Dr. Trochimczyk holds a Ph.D. from McGill University in Montreal for her dissertation (written as Maria Anna Harley), Space and Spatialization in Contemporary Music: History and Analysis, Ideas and Implementations (1994). She also received two M.A. degrees, from the University of Warsaw and Chopin University of Music in Warsaw, Poland. She served as Director of Polish Music Center for eight years and presented her research at over 90 national and international conferences, in Poland, France, Germany, Hungary, U.K., Canada, Australia and the U.S. She received awards and fellowships from the American Council of Learned Societies, Social Sciences and Humanities Research Council of Canada, University of Southern California, McGill University, MPE Fraternity, Polish American Historical Association (Swastek Award, Creative Arts Prize, and Distinguished Service Prize), City and County of Los Angeles, and Poland’s Ministry of Culture (medal for the promotion of Polish culture abroad).
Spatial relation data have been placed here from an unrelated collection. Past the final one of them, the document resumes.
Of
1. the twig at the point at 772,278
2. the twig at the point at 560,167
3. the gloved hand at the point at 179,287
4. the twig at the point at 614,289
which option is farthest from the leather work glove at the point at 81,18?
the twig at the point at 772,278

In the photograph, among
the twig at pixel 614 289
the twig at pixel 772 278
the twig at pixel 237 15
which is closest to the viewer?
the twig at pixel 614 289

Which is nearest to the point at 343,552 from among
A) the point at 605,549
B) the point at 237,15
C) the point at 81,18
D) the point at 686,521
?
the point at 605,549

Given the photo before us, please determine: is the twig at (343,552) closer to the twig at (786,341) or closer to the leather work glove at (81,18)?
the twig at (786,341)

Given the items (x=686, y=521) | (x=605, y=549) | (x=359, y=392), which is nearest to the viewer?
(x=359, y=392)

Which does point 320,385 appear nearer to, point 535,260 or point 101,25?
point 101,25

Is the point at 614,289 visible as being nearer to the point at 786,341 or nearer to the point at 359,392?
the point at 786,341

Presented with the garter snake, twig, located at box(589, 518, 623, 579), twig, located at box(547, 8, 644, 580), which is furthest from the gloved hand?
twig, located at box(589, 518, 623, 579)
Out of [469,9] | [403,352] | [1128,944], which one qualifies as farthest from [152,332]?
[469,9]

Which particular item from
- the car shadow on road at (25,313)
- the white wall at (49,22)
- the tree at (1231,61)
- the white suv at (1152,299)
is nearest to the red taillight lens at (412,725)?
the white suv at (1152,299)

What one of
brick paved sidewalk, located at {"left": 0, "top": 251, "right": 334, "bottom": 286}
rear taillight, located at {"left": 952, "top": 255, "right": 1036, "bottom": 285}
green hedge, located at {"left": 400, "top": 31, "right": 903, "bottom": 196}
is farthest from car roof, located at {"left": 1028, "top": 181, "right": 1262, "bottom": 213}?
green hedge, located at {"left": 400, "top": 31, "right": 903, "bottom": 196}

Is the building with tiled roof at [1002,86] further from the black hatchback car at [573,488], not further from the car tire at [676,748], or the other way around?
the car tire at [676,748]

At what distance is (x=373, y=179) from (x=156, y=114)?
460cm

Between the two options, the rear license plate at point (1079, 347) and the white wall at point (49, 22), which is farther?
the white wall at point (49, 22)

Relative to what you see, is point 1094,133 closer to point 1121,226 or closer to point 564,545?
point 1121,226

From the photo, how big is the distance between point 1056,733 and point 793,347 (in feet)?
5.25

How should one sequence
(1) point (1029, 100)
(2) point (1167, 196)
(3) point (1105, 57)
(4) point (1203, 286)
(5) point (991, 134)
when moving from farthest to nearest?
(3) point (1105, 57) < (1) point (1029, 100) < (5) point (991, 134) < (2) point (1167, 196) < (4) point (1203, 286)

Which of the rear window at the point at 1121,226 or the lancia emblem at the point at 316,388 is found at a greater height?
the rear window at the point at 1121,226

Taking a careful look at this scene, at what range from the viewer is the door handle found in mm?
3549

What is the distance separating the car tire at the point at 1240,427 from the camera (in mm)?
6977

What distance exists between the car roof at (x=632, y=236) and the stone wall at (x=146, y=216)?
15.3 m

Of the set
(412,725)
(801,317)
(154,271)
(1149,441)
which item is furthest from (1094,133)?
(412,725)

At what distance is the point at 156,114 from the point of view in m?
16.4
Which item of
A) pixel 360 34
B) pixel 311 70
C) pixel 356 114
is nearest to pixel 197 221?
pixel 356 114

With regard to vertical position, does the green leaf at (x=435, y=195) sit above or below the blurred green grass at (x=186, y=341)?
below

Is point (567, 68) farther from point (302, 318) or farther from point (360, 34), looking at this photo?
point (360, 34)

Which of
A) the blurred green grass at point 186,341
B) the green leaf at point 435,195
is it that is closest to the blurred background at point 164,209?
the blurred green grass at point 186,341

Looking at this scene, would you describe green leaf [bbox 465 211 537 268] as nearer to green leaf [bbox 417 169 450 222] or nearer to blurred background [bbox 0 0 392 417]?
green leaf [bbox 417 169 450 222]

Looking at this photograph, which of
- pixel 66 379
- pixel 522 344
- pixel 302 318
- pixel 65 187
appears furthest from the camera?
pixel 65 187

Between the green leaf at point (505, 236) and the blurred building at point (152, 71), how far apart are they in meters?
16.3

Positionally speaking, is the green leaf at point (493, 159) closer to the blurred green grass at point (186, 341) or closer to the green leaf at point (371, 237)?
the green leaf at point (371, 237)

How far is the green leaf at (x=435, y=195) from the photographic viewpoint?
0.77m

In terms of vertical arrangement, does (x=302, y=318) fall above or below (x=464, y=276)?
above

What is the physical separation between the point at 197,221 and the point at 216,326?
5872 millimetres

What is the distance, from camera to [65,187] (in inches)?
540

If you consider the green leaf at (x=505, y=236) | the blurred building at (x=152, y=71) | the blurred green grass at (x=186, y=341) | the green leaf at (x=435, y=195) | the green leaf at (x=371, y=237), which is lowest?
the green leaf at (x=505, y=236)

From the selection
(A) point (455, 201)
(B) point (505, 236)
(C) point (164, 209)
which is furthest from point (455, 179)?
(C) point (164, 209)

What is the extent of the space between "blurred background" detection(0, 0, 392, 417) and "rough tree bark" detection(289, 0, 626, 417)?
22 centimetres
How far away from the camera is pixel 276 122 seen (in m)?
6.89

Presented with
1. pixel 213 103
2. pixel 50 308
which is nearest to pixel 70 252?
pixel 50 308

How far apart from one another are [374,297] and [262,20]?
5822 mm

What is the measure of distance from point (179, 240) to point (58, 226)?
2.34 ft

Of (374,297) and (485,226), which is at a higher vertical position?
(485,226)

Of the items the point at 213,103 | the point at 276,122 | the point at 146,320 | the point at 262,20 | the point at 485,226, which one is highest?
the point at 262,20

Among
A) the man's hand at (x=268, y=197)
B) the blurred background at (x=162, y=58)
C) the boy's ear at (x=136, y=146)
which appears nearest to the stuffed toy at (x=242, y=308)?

The founder of Moonrise Press, Trochimczyk has served as President of Helena Modjeska Art & Culture Club (in 2010-2012 ad since 2018). She is also the President of California State Poetry Society and Managing Editor of the California Quarterly (2019–) and Vice President for Public Relations of Polish American Congress of Southern California (2022–). She previously served as Secretary and Communications Director for the Polish American Historical Association (2010-2020) and Poet-Laureate of Sunland-Tujunga, her California home. Since 2007, she has worked for Phoenix Houses of California as Senior Director of Planning and Development; a senior management position that also enabled her to volunteer for so many cultural causes.